Arthur T Knackerbracket writes:

https://arstechnica.com/tech-policy/2026/02/whoops-us-military-laser-strike-takes-down-cbp-drone-near-mexican-border/

The US military mistakenly shot down a Customs and Border Protection (CBP) drone near the Mexican border in a strike that reportedly used a laser-based anti-drone system. The CBP uses drones to track people crossing the border.

"Congressional aides told Reuters the Pentagon used the high-energy laser system to shoot down a Customs and Border Protection drone near the Mexican border, in an area that often has incursions from Mexican drones used by drug cartels," Reuters reported last night.

[...] "The Defense Department didn't realize the drone was being flown by CBP when it shot it down," and "had not first coordinated the use of the laser system with the US Federal Aviation Administration," Bloomberg wrote, citing anonymous sources.

The military hasn't been coordinating counter-drone measures with the FAA, and "CBP drone operators didn't inform the military's laser unit that it was launching," Bloomberg wrote, citing anonymous sources. Because the CBP didn't notify the Defense Department, the military viewed the aircraft as "an unknown drone," the Times wrote, citing an unnamed Pentagon official.

The latest incident came about two weeks after the FAA abruptly closed airspace over El Paso for a few hours, leading to flight cancellations. In the early February incident, CBP was the one that fired the laser. The CBP was "using the same technology on loan from the military to combat drug-smuggling" and "fired a high-energy laser at what they thought was a drone," but turned out to be a party balloon, the Times wrote.

"In both cases, the lasers were used without the FAA's approval, which many aviation safety experts maintain is a violation of the law," the Times wrote.

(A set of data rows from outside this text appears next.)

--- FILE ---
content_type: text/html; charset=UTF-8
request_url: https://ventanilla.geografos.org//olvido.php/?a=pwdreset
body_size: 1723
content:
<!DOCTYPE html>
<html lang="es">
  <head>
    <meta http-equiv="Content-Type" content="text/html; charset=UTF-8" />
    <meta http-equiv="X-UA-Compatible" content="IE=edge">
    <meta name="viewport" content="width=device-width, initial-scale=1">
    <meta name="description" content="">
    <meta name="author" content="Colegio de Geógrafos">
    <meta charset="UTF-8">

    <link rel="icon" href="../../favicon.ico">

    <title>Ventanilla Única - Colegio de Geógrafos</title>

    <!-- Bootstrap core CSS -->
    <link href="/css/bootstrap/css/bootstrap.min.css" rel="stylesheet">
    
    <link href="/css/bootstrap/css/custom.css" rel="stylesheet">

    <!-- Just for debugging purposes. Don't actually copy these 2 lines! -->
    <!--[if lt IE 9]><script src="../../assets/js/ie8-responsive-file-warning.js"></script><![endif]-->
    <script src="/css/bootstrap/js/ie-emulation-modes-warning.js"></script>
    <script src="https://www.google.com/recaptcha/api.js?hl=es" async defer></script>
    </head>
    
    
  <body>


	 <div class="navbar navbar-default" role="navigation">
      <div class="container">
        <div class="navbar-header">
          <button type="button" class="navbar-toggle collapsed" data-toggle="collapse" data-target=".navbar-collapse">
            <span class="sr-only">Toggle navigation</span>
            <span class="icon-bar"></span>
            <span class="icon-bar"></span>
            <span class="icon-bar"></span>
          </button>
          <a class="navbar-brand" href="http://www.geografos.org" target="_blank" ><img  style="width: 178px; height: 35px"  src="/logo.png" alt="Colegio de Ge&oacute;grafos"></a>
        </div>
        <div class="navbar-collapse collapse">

[...] The Pentagon, CBP, and FAA confirmed some details of the incident in a joint statement provided to Ars by the Pentagon today. The statement said the "engagement occurred when the Department of War employed counter-unmanned aircraft system authorities to mitigate a seemingly threatening unmanned aerial system operating within military airspace. The engagement took place far away from populated areas and there were no commercial aircraft in the vicinity."

[...] The statement did not mention that the drone was a CBP drone, and the Pentagon declined to provide further details to Ars.